Questions about pictured scenes
#####

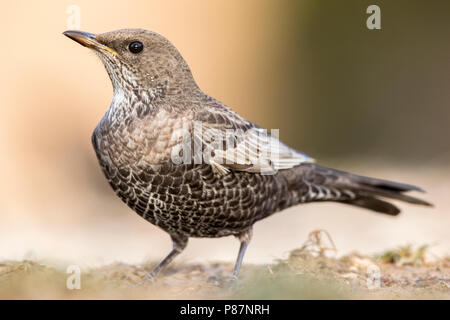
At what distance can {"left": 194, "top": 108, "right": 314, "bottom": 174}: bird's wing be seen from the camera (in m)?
4.68

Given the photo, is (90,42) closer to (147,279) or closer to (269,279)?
(147,279)

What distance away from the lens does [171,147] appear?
454 centimetres

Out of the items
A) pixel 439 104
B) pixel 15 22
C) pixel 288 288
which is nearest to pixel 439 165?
pixel 439 104

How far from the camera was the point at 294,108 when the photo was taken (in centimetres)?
1366

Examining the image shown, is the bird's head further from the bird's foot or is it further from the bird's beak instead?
the bird's foot

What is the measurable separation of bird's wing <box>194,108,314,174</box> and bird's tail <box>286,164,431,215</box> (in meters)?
0.31

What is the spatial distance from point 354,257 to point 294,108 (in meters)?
7.80

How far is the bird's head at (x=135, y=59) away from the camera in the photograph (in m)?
Result: 4.71

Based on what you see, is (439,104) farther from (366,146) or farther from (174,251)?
(174,251)

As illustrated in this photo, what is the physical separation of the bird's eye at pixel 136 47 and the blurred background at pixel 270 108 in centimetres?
263

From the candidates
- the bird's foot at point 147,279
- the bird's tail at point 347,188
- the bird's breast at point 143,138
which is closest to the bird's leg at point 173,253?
the bird's foot at point 147,279

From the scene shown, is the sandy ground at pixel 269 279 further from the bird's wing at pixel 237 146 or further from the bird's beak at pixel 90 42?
the bird's beak at pixel 90 42

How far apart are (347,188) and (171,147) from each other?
2.09 meters

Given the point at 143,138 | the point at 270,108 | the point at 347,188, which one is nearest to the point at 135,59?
the point at 143,138
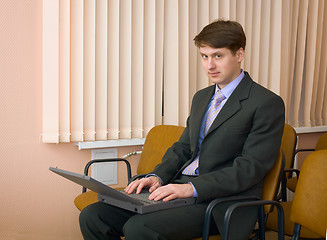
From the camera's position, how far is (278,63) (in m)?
3.84

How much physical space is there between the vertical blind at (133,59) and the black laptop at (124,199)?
104 centimetres

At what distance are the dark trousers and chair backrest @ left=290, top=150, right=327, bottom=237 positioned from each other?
0.67 ft

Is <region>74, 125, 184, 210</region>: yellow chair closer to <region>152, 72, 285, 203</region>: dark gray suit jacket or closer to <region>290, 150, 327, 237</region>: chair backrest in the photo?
<region>152, 72, 285, 203</region>: dark gray suit jacket

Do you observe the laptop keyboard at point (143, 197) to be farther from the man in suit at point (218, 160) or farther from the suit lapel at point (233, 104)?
the suit lapel at point (233, 104)

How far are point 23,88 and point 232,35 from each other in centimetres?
143

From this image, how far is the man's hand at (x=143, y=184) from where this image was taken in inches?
81.4

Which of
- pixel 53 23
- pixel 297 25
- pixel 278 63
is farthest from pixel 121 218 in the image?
pixel 297 25

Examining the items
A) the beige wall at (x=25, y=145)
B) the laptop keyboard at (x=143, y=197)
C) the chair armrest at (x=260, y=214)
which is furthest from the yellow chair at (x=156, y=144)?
the chair armrest at (x=260, y=214)

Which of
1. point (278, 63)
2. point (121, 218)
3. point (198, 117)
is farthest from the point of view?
point (278, 63)

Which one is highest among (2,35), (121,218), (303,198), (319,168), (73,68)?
(2,35)

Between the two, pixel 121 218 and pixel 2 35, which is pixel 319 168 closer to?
pixel 121 218

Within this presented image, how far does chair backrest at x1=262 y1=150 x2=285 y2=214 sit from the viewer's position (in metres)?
2.07

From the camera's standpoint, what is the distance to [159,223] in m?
1.86

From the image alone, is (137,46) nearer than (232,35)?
No
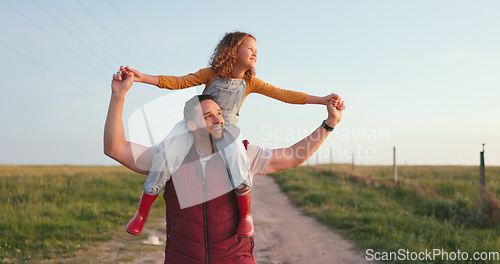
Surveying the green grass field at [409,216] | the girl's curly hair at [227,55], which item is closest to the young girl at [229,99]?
the girl's curly hair at [227,55]

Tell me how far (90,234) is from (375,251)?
574 cm

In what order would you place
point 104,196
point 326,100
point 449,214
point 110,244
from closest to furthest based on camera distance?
point 326,100
point 110,244
point 449,214
point 104,196

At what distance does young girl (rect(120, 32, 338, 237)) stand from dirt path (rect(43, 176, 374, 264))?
529cm

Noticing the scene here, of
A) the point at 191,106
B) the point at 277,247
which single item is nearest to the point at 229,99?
the point at 191,106

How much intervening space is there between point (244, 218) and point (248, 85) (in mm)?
852

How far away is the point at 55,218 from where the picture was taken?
373 inches

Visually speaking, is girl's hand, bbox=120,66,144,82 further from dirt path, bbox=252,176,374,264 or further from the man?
dirt path, bbox=252,176,374,264

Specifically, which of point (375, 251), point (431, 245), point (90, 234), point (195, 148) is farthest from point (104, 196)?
point (195, 148)

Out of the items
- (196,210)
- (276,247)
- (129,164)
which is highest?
(129,164)

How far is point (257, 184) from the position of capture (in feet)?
75.8

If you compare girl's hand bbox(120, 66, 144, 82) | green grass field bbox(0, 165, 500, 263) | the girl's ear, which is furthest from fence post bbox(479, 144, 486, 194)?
girl's hand bbox(120, 66, 144, 82)

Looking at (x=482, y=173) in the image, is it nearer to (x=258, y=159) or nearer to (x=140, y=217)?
(x=258, y=159)

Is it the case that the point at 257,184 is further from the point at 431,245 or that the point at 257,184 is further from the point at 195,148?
the point at 195,148

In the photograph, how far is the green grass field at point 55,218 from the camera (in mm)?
7609
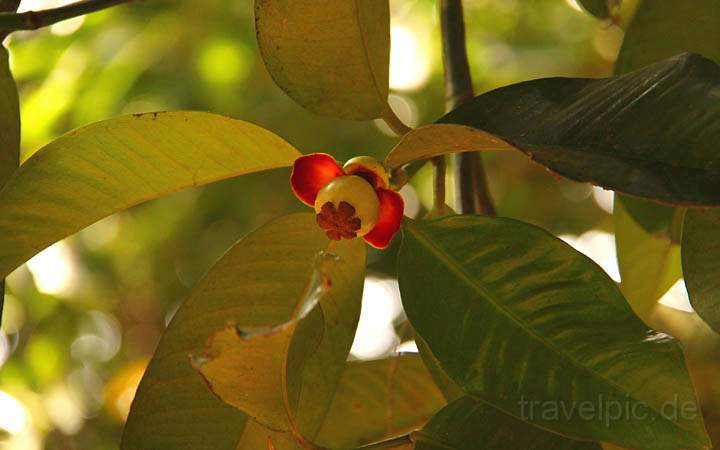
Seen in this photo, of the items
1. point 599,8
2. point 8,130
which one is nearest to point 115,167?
point 8,130

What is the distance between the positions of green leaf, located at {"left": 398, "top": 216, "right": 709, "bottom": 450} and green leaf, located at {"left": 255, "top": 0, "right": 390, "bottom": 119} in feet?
0.31

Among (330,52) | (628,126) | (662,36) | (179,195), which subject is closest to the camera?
(628,126)

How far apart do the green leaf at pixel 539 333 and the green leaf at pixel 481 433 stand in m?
0.04

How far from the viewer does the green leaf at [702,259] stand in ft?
2.12

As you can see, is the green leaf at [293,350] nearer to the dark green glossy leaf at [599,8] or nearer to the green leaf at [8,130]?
the green leaf at [8,130]

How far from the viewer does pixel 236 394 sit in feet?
1.86

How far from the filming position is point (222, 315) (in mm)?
678

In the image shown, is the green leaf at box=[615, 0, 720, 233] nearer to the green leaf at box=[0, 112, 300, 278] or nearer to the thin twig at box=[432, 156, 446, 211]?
the thin twig at box=[432, 156, 446, 211]

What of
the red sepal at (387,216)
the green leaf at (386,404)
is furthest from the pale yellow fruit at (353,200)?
the green leaf at (386,404)

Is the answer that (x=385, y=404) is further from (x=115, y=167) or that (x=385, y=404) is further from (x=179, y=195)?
(x=179, y=195)

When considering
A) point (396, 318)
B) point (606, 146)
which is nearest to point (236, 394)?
point (606, 146)

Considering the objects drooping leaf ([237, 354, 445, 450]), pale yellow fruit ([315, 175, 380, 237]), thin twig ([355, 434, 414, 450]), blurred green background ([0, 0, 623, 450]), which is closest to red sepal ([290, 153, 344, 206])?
pale yellow fruit ([315, 175, 380, 237])

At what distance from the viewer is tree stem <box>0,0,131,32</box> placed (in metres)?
0.68

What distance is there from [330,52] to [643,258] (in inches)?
17.0
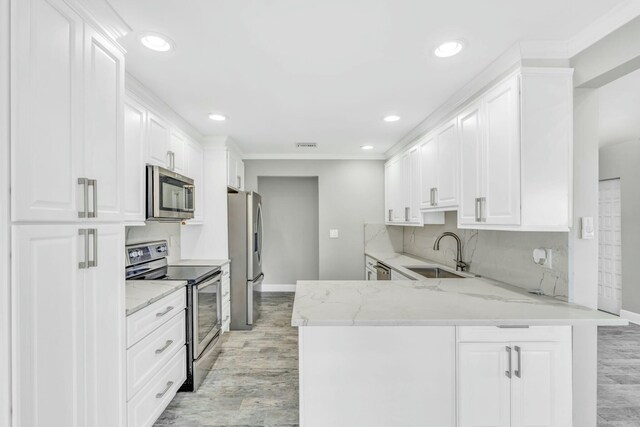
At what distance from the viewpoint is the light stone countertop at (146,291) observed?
1807 mm

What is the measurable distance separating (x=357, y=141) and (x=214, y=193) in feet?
6.18

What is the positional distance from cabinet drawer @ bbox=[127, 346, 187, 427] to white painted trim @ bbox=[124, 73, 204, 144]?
189 cm

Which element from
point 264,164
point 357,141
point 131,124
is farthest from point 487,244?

#####

**Problem requirements**
Copy the listing above word for word, leaving out the pictures.

**Solution to this problem**
At what distance can {"left": 194, "top": 108, "right": 314, "bottom": 174}: bird's wing be seen from the camera (in m)?
4.68

Given the photo, is (90,42) closer to (147,279) or closer to (269,279)?
(147,279)

What distance away from the lens does [171,147] appear?
454 centimetres

Out of the items
A) pixel 439 104
B) pixel 15 22
C) pixel 288 288
which is nearest to pixel 439 165?
pixel 439 104

How far from the camera was the point at 294,108 when the photo was taken (in centimetres)?
1366

Examining the image shown, is the bird's head further from the bird's foot or is it further from the bird's beak instead?
the bird's foot

What is the measurable separation of bird's wing <box>194,108,314,174</box> and bird's tail <box>286,164,431,215</box> (in meters)?
0.31

What is the spatial distance from point 354,257 to point 294,108 (in meters)?
7.80

How far is the bird's head at (x=135, y=59) away from the camera in the photograph (in m)?
Result: 4.71

Based on what you see, is (439,104) farther from (366,146) or farther from (174,251)?
(174,251)

As illustrated in this photo, what is the physical separation of the bird's eye at pixel 136 47 and the blurred background at pixel 270 108 in centimetres?
263

From the candidates
- the bird's foot at point 147,279
- the bird's tail at point 347,188
- the bird's breast at point 143,138
which is closest to the bird's leg at point 173,253?
the bird's foot at point 147,279

From the scene shown, is the sandy ground at pixel 269 279 further from the bird's wing at pixel 237 146 or further from the bird's beak at pixel 90 42?
the bird's beak at pixel 90 42

How far apart are (347,188) and (171,147) from each other?
2.09 meters

Given the point at 143,138 | the point at 270,108 | the point at 347,188, which one is nearest to the point at 135,59?
the point at 143,138
From the camera's position, how far is (278,63) (in m)?
3.84

How much physical space is there between the vertical blind at (133,59) and the black laptop at (124,199)?
104 centimetres

At what distance are the dark trousers and chair backrest @ left=290, top=150, right=327, bottom=237 positioned from each other?
0.67 ft

Is <region>74, 125, 184, 210</region>: yellow chair closer to <region>152, 72, 285, 203</region>: dark gray suit jacket or closer to <region>290, 150, 327, 237</region>: chair backrest in the photo?
<region>152, 72, 285, 203</region>: dark gray suit jacket

Do you observe the laptop keyboard at point (143, 197) to be farther from the man in suit at point (218, 160) or farther from the suit lapel at point (233, 104)?
the suit lapel at point (233, 104)

How far are point 23,88 and point 232,35 from each other in centimetres?
143

From this image, how far is the man's hand at (x=143, y=184) from where this image was taken in inches?
81.4

Which of
- pixel 53 23
- pixel 297 25
- pixel 278 63
is farthest from pixel 121 218 in the image?
pixel 297 25

Examining the items
A) the beige wall at (x=25, y=145)
B) the laptop keyboard at (x=143, y=197)
C) the chair armrest at (x=260, y=214)
which is furthest from the yellow chair at (x=156, y=144)?
the chair armrest at (x=260, y=214)

Which of
1. point (278, 63)
2. point (121, 218)
3. point (198, 117)
is farthest from the point of view?
point (278, 63)

Which one is highest among (2,35), (121,218), (303,198), (319,168), (73,68)?
(2,35)

Between the two, pixel 121 218 and pixel 2 35, which is pixel 319 168 closer to?
pixel 121 218

Within this presented image, how far does chair backrest at x1=262 y1=150 x2=285 y2=214 sit from the viewer's position (in metres)?
2.07

From the camera's standpoint, what is the distance to [159,223] in m?
1.86

From the image alone, is (137,46) nearer than (232,35)?
No
Surveying the green grass field at [409,216] | the girl's curly hair at [227,55], which item is closest to the young girl at [229,99]?
the girl's curly hair at [227,55]

Tell me how far (90,234) is from (375,251)?
574 cm

In what order would you place
point 104,196
point 326,100
point 449,214
point 110,244
from closest to furthest based on camera distance?
point 326,100
point 110,244
point 449,214
point 104,196

At what distance does young girl (rect(120, 32, 338, 237)) stand from dirt path (rect(43, 176, 374, 264))?
529cm

Noticing the scene here, of
A) the point at 191,106
B) the point at 277,247
which single item is nearest to the point at 229,99?
the point at 191,106

How much intervening space is there between point (244, 218) and point (248, 85) (in mm)?
852

How far away is the point at 55,218 from where the picture was taken?
373 inches

Visually speaking, is girl's hand, bbox=120,66,144,82 further from dirt path, bbox=252,176,374,264 or further from the man?
dirt path, bbox=252,176,374,264

Specifically, which of point (375, 251), point (431, 245), point (90, 234), point (195, 148) is farthest from point (104, 196)?
point (195, 148)

Out of the items
- (196,210)
- (276,247)
- (129,164)
which is highest?
(129,164)

How far is point (257, 184) from the position of capture (in feet)?
75.8

If you compare girl's hand bbox(120, 66, 144, 82) | green grass field bbox(0, 165, 500, 263) | the girl's ear, which is furthest from fence post bbox(479, 144, 486, 194)?
girl's hand bbox(120, 66, 144, 82)

Looking at (x=482, y=173) in the image, is it nearer to (x=258, y=159) or nearer to (x=140, y=217)?
(x=258, y=159)

Is it the case that the point at 257,184 is further from the point at 431,245 or that the point at 257,184 is further from the point at 195,148?
the point at 195,148

In the photograph, how far is the green grass field at point 55,218 from the camera (in mm)?
7609
Seen in this photo, of the items
1. point 599,8
2. point 8,130
which one is nearest to point 115,167?
point 8,130

What is the distance between the positions of green leaf, located at {"left": 398, "top": 216, "right": 709, "bottom": 450} and green leaf, located at {"left": 255, "top": 0, "right": 390, "bottom": 119} in feet?
0.31

Among (330,52) | (628,126) | (662,36) | (179,195), which subject is closest to the camera?
(628,126)

How far apart do the green leaf at pixel 539 333 and the green leaf at pixel 481 433 stand in m?
0.04

How far from the viewer does the green leaf at [702,259] stand in ft?
2.12

As you can see, is the green leaf at [293,350] nearer to the dark green glossy leaf at [599,8] or nearer to the green leaf at [8,130]?
the green leaf at [8,130]

How far from the viewer does pixel 236 394 sit in feet?
1.86

How far from the filming position is point (222, 315) (in mm)?
678

In the image shown, is the green leaf at box=[615, 0, 720, 233] nearer to the green leaf at box=[0, 112, 300, 278] or nearer to the thin twig at box=[432, 156, 446, 211]?
the thin twig at box=[432, 156, 446, 211]

What of
the red sepal at (387,216)
the green leaf at (386,404)
is furthest from the pale yellow fruit at (353,200)?
the green leaf at (386,404)

Is the answer that (x=385, y=404) is further from (x=115, y=167) or that (x=385, y=404) is further from (x=179, y=195)?
(x=179, y=195)

When considering
A) point (396, 318)
B) point (606, 146)
which is nearest to point (236, 394)?
point (606, 146)

Considering the objects drooping leaf ([237, 354, 445, 450]), pale yellow fruit ([315, 175, 380, 237]), thin twig ([355, 434, 414, 450]), blurred green background ([0, 0, 623, 450]), which is closest to red sepal ([290, 153, 344, 206])?
pale yellow fruit ([315, 175, 380, 237])

At what distance from the viewer is tree stem <box>0,0,131,32</box> placed (in metres)?
0.68

What distance is there from [330,52] to [643,258] (in inches)?
17.0
At what distance from the viewpoint is the light stone countertop at (146,291) observed?
1807 mm

What is the measurable distance separating (x=357, y=141) and (x=214, y=193) in feet?
6.18

What is the positional distance from cabinet drawer @ bbox=[127, 346, 187, 427] to white painted trim @ bbox=[124, 73, 204, 144]?
189 cm

Which element from
point 264,164
point 357,141
point 131,124
is farthest from point 487,244?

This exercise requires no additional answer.